Schwarzer Nerz auf zarter Haut
Überraschung liegt in der Luft.«
»Der können wir nachhelfen!« Lisa warf den Kopf in den Nacken. Der schwarze Zopf ihrer Perücke flog über die grausilberne Chinchillastola. Ihr Körper straffte sich, ihr Gesicht veränderte sich auf zauberhafte Weise. Es war, als beginne es von innen zu leuchten. Ihr Tanz wurde leichter und weicher … sie lag in Dr. Dahls Armen wie eine Märchenfee.
Fasziniert verfolgte Kapitän Selbach die beiden Paare. Als Hopkins mit seiner Abstimmungsliste kam, machte Selbach ein Kreuz hinter die Namen Arthberg/Dahl. Es war die Rubrik, die die meisten Kreuze hatte. Graf Sepkinow zögerte vor der Eintragung, dann schloß er sich dem Kapitän an. So herrlich der Anblick Sybillas und Hergartens auch anmutete – die weiße Uniform Dr. Dahls im Zusammenhang mit dem silbernen Kleid Lisas und ihren schwarzen, glänzenden Haaren war unschlagbar. Eine wehmütige Erinnerung stieg in ihm hoch: Petersburg, 1910, Silvesterball im Winterpalais unter den Augen des Zaren. Damals trug auch er eine Galauniform mit goldenen Epauletten und goldenen Streifen. Mein Gott, das ist nun schon zig Jahre her … Sepkinow strich sich über die Augen und gab die Liste weiter.
Der Walzer war zu Ende. Aber Juan Fernandez ließ sofort weiterspielen, einen Slowfox, den Sybilla mit einem Winken zum Orchester begleitete.
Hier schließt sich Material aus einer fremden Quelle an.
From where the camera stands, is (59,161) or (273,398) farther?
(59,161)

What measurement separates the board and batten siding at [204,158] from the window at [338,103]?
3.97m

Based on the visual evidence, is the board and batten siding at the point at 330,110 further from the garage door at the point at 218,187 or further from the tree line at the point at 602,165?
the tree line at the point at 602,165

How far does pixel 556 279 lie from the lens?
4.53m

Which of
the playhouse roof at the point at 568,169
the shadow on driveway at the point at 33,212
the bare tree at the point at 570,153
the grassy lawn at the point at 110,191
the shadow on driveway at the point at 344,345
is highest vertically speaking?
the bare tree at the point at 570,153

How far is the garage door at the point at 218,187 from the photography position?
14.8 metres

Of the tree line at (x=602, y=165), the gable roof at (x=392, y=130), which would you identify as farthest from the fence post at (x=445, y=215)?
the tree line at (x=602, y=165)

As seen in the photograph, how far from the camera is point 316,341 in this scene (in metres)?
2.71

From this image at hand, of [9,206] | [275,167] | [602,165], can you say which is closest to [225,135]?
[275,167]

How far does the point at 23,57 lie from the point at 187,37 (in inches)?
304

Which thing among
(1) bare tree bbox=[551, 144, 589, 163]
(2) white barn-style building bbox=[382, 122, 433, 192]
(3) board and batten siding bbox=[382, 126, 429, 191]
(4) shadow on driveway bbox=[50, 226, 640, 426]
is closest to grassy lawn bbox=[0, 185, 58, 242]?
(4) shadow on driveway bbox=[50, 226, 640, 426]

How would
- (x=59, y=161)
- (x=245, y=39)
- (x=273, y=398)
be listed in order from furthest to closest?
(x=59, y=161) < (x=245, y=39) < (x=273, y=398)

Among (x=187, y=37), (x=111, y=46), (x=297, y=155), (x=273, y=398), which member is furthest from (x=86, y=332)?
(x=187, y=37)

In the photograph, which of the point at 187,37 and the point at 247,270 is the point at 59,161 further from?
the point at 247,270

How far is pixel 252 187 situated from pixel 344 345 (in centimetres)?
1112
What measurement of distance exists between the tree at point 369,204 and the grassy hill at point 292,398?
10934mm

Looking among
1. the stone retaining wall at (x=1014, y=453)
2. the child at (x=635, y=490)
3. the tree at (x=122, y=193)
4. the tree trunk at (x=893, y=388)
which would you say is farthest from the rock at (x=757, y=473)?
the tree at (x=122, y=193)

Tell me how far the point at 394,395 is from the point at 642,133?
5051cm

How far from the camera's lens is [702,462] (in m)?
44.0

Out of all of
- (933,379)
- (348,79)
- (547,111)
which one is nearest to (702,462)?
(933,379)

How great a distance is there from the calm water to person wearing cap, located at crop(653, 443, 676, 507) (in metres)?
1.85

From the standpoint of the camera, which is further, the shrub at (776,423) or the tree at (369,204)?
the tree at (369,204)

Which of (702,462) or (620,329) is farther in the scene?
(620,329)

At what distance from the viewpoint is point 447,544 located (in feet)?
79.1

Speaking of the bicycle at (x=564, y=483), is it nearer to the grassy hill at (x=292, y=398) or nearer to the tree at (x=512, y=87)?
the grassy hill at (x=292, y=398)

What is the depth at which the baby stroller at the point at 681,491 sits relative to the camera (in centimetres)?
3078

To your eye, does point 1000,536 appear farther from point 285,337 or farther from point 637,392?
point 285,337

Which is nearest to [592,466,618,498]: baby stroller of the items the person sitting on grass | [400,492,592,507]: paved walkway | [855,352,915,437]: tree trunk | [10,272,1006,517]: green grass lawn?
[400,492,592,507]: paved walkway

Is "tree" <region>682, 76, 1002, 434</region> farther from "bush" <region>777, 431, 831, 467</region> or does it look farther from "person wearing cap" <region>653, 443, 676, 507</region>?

Mit dem neuen Tanz war die Damenwahl beendet, der Angriff Lisas schien endgültig abgeschlagen.
Durch die Tür kam Dubois mit einem riesigen Rosenstrauß. Es sah etwas grotesk aus: Der kleine Philosoph hinter der Kugel von Blüten, als hätten die Rosen eigene Beine bekommen.
Heinz Niehoff kam mit der Liste zurück. Sir Surtess, als unparteiischer Engländer, zählte zusammen mit dem I. Ingenieur die Stimmen aus. Es gab gar keinen Zweifel: Das Paar Dr. Dahl – Fräulein Arthberg hatte die meisten Kreuzchen. Auf einer Speisekarte reichte Sir Surtess das Ergebnis an Kapitän Selbach. Graf Sepkinow legte beide Hände über das Geld, Jerome Dubois setzte sich, nun völlig hinter seiner Rosenkugel verschwindend.
Mit einem Tusch, der den Slowfox abrupt unterbrach, schuf das Orchester Juan Fernandez eine Atmosphäre von Spannung. Wie festgenagelt blieben die beiden Paare auf der Tanzfläche stehen.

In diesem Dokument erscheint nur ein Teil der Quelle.